Further, under Ukrainian law parties to an agreement may establish the amount of penalties (fine, penalty interest) to be paid in case of failure of the parties to perform certain obligations under the agreement. The amount of penalties in the agreement can be determined as a percentage of the value of unfulfilled obligations, as a fixed monetary amount, as a percentage of the value of obligations irrespective of the stage of their fulfilment or as the multiple amount to the value of goods (works, services).
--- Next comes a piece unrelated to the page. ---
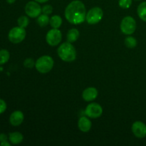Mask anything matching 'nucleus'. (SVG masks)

However, for the breach of certain types of obligations, eg, monetary obligations, the level of penalties may not exceed a statutory determined limit. Ukrainian legislation stipulates that parties may define the amount of interest for the late payment of debts under the agreement, nevertheless the amount of penalty interest shall be calculated based on the sum of overdue debt and shall not exceed the double discount rate of the National Bank of Ukraine (NBU) effective during the period for which the penalty interest is paid. Current discount rate of the NBU is equal to 18% per annum (ie, double discount rate is 36%).

United Arab Emirates

In the UAE, a contracting party is only permitted to indemnify another contracting party for losses which are proven to have been or will be actually incurred by the other party. Successful litigants usually only recover a nominal amount in respect of their legal costs of litigation which have little bearing on their actual legal costs.

United Kingdom

Indemnities are generally enforceable as a promise to be responsible for another's loss on a pound for pound basis. In addition, depending on the drafting, indemnities may not be subject to a duty of mitigation on the party making such indemnity claim (albeit that case law is not consistent on this point).

Due to the fact that indemnities are primary obligations, they can remain valid even if the underlying transaction is set aside for any reason. This is different to the provision of a guarantee, which, as a secondary obligation, is dependent on the primary obligation existing.

An indemnity remains subject to the usual contractual principles of offer, acceptance, intention to create legal relations and consideration just like any other contractual terms.

United States

Express indemnities stated in contracts are recognized and generally respected.

Implied indemnities are based on theories of comparative indemnity or partial indemnity or comparative equitable indemnity, ie, comparative fault of the parties. Courts will not usually imply an indemnity obligation in a contract where an express indemnity is already stated.

Express indemnities based on comparative fault are enforceable.

Indemnification provisions are generally enforceable unless they require indemnification of behavior that statutes or courts have held to be unenforceable (such as fraud, willful injury to a person or property and other future unlawful acts); indemnification for past unlawful acts is enforceable.

Indemnification provisions generally have three distinct obligations: defense, indemnify (pay damages) and hold harmless (indemnifying party responsible for any other liability arising out of the claim). Indemnification is not limited to third-party claims.

Caps on liability under indemnification provisions can be enforceable.